### EXERCISE BRIEF
Please return the records below exactly as they appear, leaving every picture out.

### EXTRACTED DATA
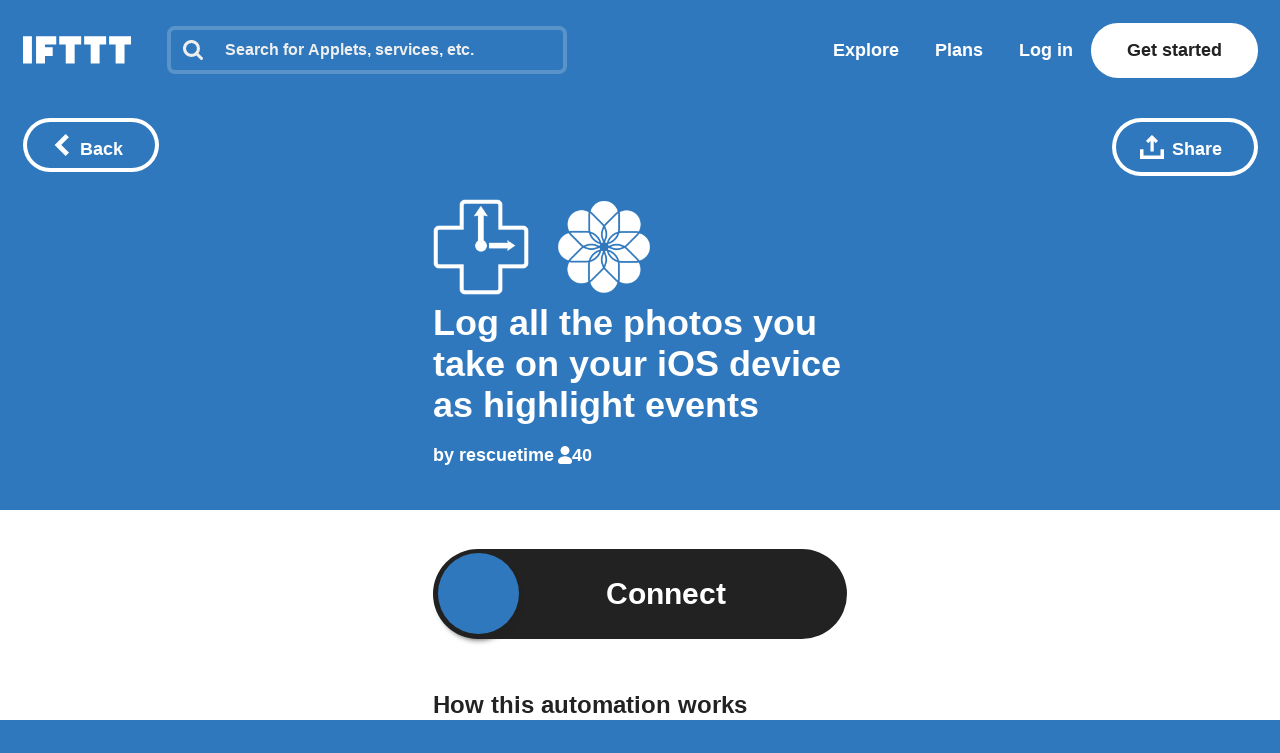

--- FILE ---
content_type: text/javascript
request_url: https://web-assets.ifttt.com/builds/assets/unauthenticated_applet-CWuGeo-s.js
body_size: 351
content:
import{s as d}from"./shared_vanilla_setup-D_XZcHgz.js";import{i as c}from"./sharing-ZCL5lFsI.js";import{B as l}from"./build_automation_dropdown-Dns1Y0cW.js";import{i as o,U as n}from"./user-snYI-LHZ.js";import{l as u,s as m,x as p}from"./header-DKmqjXyJ.js";import{s as S}from"./utils-Dgq4nV1v.js";import{T as w}from"./tqa_list_tabs-CJha5-Ol.js";import"./setup_unified_mobile_menu-KN9tCv1m.js";import"./_commonjsHelpers-CE1G-McA.js";function v(){const e=document.querySelector(".connect-button"),{url:i,applet_slug:a,sessionId:s}=JSON.parse(e.dataset.connect);e.addEventListener("click",()=>{const t=S(a,s),r=u(t)||{user:o};r.user.authRequestedAt=new Date().toISOString(),m({user:o},t),window.location.assign(i)},{once:!0})}d();document.addEventListener("DOMContentLoaded",function(){c(),v(),n("code",null),window.addEventListener("appletEnabled",()=>{document.querySelector(".connection-id.hide")?.classList.remove("hide"),document.querySelector("div.delete.hide")?.classList.remove("hide"),document.querySelector(".top_level_activity")?.classList.remove("hide")},{once:!0}),window.addEventListener("appletEnabled",()=>{document.querySelector(".connection-notifications-wrapper")?.classList.remove("hide")}),window.addEventListener("appletDisabled",()=>{document.querySelector(".connection-notifications-wrapper")?.classList.add("hide")})},{once:!0});Object.assign(window.App.Scripts,{BuildAutomationDropdown:l,UpdateParam:n,SetDatadogRumContext:p,TqaListTabs:w});
//# sourceMappingURL=unauthenticated_applet-CWuGeo-s.js.map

### ANSWER FOR THE TASK
--- FILE ---
content_type: text/javascript
request_url: https://web-assets.ifttt.com/builds/assets/unauthenticated_applet-CWuGeo-s.js
body_size: 351
content:
import{s as d}from"./shared_vanilla_setup-D_XZcHgz.js";import{i as c}from"./sharing-ZCL5lFsI.js";import{B as l}from"./build_automation_dropdown-Dns1Y0cW.js";import{i as o,U as n}from"./user-snYI-LHZ.js";import{l as u,s as m,x as p}from"./header-DKmqjXyJ.js";import{s as S}from"./utils-Dgq4nV1v.js";import{T as w}from"./tqa_list_tabs-CJha5-Ol.js";import"./setup_unified_mobile_menu-KN9tCv1m.js";import"./_commonjsHelpers-CE1G-McA.js";function v(){const e=document.querySelector(".connect-button"),{url:i,applet_slug:a,sessionId:s}=JSON.parse(e.dataset.connect);e.addEventListener("click",()=>{const t=S(a,s),r=u(t)||{user:o};r.user.authRequestedAt=new Date().toISOString(),m({user:o},t),window.location.assign(i)},{once:!0})}d();document.addEventListener("DOMContentLoaded",function(){c(),v(),n("code",null),window.addEventListener("appletEnabled",()=>{document.querySelector(".connection-id.hide")?.classList.remove("hide"),document.querySelector("div.delete.hide")?.classList.remove("hide"),document.querySelector(".top_level_activity")?.classList.remove("hide")},{once:!0}),window.addEventListener("appletEnabled",()=>{document.querySelector(".connection-notifications-wrapper")?.classList.remove("hide")}),window.addEventListener("appletDisabled",()=>{document.querySelector(".connection-notifications-wrapper")?.classList.add("hide")})},{once:!0});Object.assign(window.App.Scripts,{BuildAutomationDropdown:l,UpdateParam:n,SetDatadogRumContext:p,TqaListTabs:w});
//# sourceMappingURL=unauthenticated_applet-CWuGeo-s.js.map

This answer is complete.